Summary: Background: The persistence of intact replication-competent HIV-1 proviruses is responsible for the virological rebound off treatment. The gut could be a major reservoir of HIV-1 due to the high number of infected target cells. Methods: We collected blood samples and intestinal biopsies (duodenum, ileum, colon) from 42 people with HIV-1 receiving effective antiretroviral therapy. We used the Intact Proviral DNA Assay to estimate the frequency of intact HIV-1 proviruses in the blood and in the intestinal mucosa of these individuals. We analyzed the genetic complexity of the HIV-1 reservoir by performing single-molecule next-generation sequencing of HIV-1 env DNA. The activation/exhaustion profile of mucosal T lymphocytes was assessed by flow cytometry. Findings: Intact proviruses are particularly enriched in the colon. Residual HIV-1 transcription in the gut is associated with persistent mucosal and systemic immune activation. The HIV-1 intestinal reservoir appears to be shaped by the proliferation of provirus-hosting cells.

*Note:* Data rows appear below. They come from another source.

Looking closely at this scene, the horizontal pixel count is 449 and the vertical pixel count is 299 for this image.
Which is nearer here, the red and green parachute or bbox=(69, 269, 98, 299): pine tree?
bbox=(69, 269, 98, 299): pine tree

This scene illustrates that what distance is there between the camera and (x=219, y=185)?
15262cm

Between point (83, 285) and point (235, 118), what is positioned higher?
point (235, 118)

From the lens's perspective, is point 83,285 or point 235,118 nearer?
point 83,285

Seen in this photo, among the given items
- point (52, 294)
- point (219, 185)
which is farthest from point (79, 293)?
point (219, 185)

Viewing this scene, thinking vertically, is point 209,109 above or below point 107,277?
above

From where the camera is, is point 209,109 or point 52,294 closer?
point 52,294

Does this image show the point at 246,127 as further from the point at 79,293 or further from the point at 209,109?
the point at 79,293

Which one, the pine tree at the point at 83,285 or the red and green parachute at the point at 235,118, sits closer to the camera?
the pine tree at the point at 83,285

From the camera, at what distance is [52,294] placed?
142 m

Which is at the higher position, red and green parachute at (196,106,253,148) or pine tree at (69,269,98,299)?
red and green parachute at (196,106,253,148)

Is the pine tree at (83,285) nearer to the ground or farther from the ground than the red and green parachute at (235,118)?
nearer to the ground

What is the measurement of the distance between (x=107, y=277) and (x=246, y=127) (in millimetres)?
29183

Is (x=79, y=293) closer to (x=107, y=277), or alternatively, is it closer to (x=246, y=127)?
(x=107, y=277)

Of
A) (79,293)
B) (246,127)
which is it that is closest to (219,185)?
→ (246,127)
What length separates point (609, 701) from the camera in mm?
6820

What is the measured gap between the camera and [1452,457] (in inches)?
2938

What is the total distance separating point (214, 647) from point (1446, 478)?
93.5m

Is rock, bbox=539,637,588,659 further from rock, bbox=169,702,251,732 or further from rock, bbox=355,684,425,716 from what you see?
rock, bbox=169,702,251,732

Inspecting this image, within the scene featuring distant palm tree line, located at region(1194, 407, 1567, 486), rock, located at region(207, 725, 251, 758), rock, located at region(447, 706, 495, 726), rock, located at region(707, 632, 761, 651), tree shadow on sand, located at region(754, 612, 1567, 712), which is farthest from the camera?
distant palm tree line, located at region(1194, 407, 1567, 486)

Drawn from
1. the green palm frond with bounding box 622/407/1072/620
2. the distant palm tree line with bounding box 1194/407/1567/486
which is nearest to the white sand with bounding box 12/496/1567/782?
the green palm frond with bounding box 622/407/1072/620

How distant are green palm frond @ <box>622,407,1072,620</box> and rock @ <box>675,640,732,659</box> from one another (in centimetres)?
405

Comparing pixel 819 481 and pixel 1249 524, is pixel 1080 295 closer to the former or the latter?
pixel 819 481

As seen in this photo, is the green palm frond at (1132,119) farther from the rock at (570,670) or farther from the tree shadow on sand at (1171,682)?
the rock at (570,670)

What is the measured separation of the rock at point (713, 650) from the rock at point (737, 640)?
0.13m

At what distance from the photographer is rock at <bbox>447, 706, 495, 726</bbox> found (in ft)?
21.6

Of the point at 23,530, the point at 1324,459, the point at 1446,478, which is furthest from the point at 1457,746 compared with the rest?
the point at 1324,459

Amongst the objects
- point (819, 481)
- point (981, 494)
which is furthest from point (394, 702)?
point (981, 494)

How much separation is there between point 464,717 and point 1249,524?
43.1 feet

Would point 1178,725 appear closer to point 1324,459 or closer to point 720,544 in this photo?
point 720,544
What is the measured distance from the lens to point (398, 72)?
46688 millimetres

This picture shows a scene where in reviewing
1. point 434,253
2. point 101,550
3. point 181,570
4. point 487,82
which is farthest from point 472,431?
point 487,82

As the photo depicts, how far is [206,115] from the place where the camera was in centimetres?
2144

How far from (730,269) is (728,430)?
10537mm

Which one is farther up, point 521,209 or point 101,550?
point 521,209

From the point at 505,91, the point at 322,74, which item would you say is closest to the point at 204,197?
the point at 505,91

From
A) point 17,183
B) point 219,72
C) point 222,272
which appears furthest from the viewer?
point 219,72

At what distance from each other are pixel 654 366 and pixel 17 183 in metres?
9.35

The genetic complexity of the viral reservoir in the colon is positively associated with TIGIT expression but negatively with PD-1, and inversely related to its intact content. The size of the intact reservoir in the colon is associated with PD-1+TIGIT− mucosal CD4+ T cells, particularly in CD27+ memory cells, whose proliferation and survival could contribute to the enrichment of the viral reservoir by intact proviruses. Interpretation: Enrichment in intact proviruses makes the gut a key compartment for HIV-1 persistence on antiretroviral therapy. Funding: This project was supported by grants from the ANRS-MIE (ANRS EP61 GALT), Sidaction, and the Institut Universitaire de France.